Task brief:
Please give the listing underneath again, exactly as shown.

Collected material:
--------------------------------------------------
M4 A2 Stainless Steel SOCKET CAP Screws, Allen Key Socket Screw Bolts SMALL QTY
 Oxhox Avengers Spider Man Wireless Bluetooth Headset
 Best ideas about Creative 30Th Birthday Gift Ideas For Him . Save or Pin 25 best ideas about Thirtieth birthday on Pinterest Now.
--------------------------------------------------
Task response:
M4 A2 Stainless Steel SOCKET CAP Screws, Allen Key Socket Screw Bolts SMALL QTY
 Oxhox Avengers Spider Man Wireless Bluetooth Headset
 Best ideas about Creative 30Th Birthday Gift Ideas For Him . Save or Pin 25 best ideas about Thirtieth birthday on Pinterest Now.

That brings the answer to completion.